Obama says talks with Congress leaders 'a good start'
- Published
US President Barack Obama has described talks with Republican and Democratic leaders as "a good start" on efforts to resolve policy differences.
After the meeting, Republican House leader John Boehner pledged more talks on extending Bush-era tax cuts.
Also discussed were a pending arms control treaty with Russia and efforts to trim the federal budget deficit.
The meeting was dubbed the "Slurpee" summit following a remark Mr Obama made during the US mid-term polls campaign.
Speaking about efforts to repair the US economy, Mr Obama described Democrats working to "dig the car out of the ditch" while Republicans sat back "sipping on a Slurpee [iced drink]".
'Demanding co-operation'
Emerging from the meeting, which ran longer than the originally scheduled one hour, Mr Obama repeated his call for bipartisan action.
"The American people did not vote for gridlock," Mr Obama said. "They did not vote for unyielding partisanship. They're demanding co-operation and they're demanding progress and they'll hold all of us, and I mean all of us, accountable."
But the meeting yielded no common ground on the chief issue on the table, whether, or how, to extend the soon-to-expire tax cuts pushed through by President George W Bush and the Republicans in 2001 and 2003.
Mr Obama favours extending the lower rates for middle class Americans while letting them lapse for households earning more than $250,000 (£160,854).
But Senate Republican Leader Mitch McConnell said after the meeting that Republicans remain "100%" opposed to a deal that would leave some rates in place while allowing taxes for wealthier Americans to rise.
"We ought to treat all taxpayers the same," he said.
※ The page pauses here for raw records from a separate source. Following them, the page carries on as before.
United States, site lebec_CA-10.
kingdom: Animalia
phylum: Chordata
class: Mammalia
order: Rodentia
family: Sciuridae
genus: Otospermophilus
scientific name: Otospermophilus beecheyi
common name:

Mr Boehner, the Republican likely to become speaker of the House when the next Congress convenes in January, said four legislators - one from each party from both the House and Senate - would hold talks soon with the White House to negotiate a resolution to the tax issue.
Pay freeze
The president and congressional leaders from both parties also discussed the fate of the New Start nuclear arms reduction treaty Mr Obama signed with Russia in April.
Mr Obama and the Democrats and a host of top former national security officials from both parties have called for the US Senate to ratify the treaty, a step necessary for it to take effect.
But the top Republican handling the issue, Senator Jon Kyl of Arizona, has said it will have to wait until after January when the new Congress is sworn in and Republican numbers are strengthened.
Mr McConnell said after the meeting Senate Republicans want to address the tax issue and other matters first, then if time remains in the lame duck session, it would be up to Senate Majority Leader Harry Reid to decide whether to take up the treaty.
Also on the agenda was an effort to slash the federal budget deficit, expected to exceed $1.3 trillion this year. On that issue, Mr Obama on Monday announced a pay freeze for federal workers.